Staf Khusus Pramono Anung, Chico Hakim, menyatakan bahwa Pemprov DKI Jakarta menghormati hak setiap warga untuk menyampaikan pendapat di muka umum. Namun, ia menekankan bahwa perusakan fasilitas publik tidak dapat ditoleransi karena dampaknya merugikan masyarakat luas, mengingat fasilitas tersebut dibangun menggunakan pajak warga.
Chico Hakim merinci sejumlah fasum yang mengalami kerusakan di wilayah DKI Jakarta, termasuk beberapa CCTV milik Diskominfotik, halte Transjakarta di Petamburan, serta pos polisi dan marka jalan di sepanjang kawasan Pejompongan-Slipi-Palmerah. Ia menambahkan bahwa pihaknya akan melaporkan aksi vandalisme ini kepada aparat kepolisian.
“Gubernur sudah memerintahkan Diskominfotik menelusuri pelaku dan motifnya, serta akan dilaporkan ke aparat,” ujar Chico Hakim.
Hingga saat ini, Pemprov DKI Jakarta belum memiliki angka pasti mengenai total kerugian akibat aksi perusakan tersebut. Namun, Chico memastikan bahwa perbaikan dan pembersihan fasum yang rusak telah dilakukan. “Penghitungan masih dilakukan bersama Polda Metro Jaya. Yang sudah kami pastikan, perbaikan dan pembersihan langsung dikerjakan semalam itu juga (pasukan oranye dan hijau turun sekitar pukul 01.00 WIB).

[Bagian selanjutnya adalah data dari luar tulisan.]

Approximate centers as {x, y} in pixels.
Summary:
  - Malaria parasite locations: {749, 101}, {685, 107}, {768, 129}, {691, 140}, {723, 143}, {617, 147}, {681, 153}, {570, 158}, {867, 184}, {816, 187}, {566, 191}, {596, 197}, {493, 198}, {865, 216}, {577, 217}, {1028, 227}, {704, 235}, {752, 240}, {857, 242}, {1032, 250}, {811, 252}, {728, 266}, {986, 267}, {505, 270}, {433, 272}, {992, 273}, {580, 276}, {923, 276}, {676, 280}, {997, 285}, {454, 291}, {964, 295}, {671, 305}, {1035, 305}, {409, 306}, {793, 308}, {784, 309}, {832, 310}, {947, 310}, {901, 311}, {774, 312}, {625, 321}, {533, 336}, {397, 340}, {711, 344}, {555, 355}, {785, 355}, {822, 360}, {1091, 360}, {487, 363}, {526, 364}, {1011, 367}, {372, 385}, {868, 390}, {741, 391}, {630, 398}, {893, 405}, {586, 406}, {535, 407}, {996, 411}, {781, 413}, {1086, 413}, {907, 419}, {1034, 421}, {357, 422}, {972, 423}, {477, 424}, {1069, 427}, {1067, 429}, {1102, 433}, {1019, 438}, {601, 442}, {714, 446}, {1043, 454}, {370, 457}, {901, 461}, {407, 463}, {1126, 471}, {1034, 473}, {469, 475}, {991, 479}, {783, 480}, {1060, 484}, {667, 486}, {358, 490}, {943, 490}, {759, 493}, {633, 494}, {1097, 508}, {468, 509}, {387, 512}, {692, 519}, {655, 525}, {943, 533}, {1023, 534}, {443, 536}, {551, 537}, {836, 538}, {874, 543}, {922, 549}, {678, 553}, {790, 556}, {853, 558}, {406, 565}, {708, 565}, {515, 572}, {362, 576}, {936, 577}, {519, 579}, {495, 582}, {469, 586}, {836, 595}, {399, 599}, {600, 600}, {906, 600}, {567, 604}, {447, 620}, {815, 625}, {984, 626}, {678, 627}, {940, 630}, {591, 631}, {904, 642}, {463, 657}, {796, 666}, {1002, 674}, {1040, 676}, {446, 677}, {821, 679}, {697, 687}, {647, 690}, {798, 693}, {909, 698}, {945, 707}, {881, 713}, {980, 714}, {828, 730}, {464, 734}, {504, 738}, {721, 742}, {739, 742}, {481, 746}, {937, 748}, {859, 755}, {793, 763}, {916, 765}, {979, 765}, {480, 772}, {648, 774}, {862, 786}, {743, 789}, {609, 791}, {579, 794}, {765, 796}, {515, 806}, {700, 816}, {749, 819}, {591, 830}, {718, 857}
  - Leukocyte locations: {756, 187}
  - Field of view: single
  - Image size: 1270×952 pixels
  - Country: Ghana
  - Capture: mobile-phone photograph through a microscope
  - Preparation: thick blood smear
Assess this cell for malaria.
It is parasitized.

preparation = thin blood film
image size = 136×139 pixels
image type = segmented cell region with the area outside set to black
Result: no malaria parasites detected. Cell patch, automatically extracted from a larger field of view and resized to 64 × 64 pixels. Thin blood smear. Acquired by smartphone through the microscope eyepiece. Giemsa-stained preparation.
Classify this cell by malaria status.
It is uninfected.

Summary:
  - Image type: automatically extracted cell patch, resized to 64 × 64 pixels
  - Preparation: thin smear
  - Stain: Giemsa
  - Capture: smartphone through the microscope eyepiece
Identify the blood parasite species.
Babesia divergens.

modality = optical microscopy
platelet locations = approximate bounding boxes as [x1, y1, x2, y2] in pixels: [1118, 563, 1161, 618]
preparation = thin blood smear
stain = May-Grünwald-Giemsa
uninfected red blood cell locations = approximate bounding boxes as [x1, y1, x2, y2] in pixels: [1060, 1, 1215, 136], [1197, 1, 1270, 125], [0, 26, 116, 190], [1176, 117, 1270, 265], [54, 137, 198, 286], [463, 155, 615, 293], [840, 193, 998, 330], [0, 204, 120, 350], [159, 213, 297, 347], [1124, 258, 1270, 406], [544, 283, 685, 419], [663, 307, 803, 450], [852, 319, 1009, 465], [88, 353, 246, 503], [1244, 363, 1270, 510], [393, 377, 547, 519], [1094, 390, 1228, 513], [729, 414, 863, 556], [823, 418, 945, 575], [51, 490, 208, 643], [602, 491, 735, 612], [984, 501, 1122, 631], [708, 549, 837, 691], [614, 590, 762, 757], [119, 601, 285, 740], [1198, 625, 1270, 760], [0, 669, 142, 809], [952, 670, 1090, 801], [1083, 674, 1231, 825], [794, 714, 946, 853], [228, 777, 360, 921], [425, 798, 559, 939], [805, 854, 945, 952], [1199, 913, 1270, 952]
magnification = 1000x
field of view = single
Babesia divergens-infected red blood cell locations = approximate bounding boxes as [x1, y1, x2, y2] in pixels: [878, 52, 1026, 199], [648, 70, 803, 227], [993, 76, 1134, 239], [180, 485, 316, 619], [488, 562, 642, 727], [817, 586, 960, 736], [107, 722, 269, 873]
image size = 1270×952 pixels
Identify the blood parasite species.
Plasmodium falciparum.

Gubernur Pramono Anung pada Sabtu (29/8) sudah memastikan halte, CCTV, dan fasilitas terkait sudah kembali normal sehingga aktivitas warga tidak terganggu,” jelasnya.
Ia menegaskan bahwa semua pelaku perusakan dalam kerusuhan tersebut akan diproses secara hukum. “Kami terus berkoordinasi dengan Polda. Setiap pelaku perusakan fasilitas publik akan diproses sesuai hukum,” tuturnya.
Sebelumnya, sejumlah fasilitas umum mengalami kerusakan sebagai imbas dari kerusuhan yang terjadi usai aksi di depan gedung DPR/MPR RI. Pihak kepolisian masih melakukan perhitungan terhadap fasilitas umum yang rusak tersebut. Kepala Direskrimum Polda Metro Jaya Kombes Iman Imanuddin menyatakan bahwa pihaknya sedang melakukan penghitungan terhadap kerugian materiil dan imateriil yang dialami oleh masyarakat serta fasilitas umum yang seharusnya dapat digunakan untuk kepentingan publik.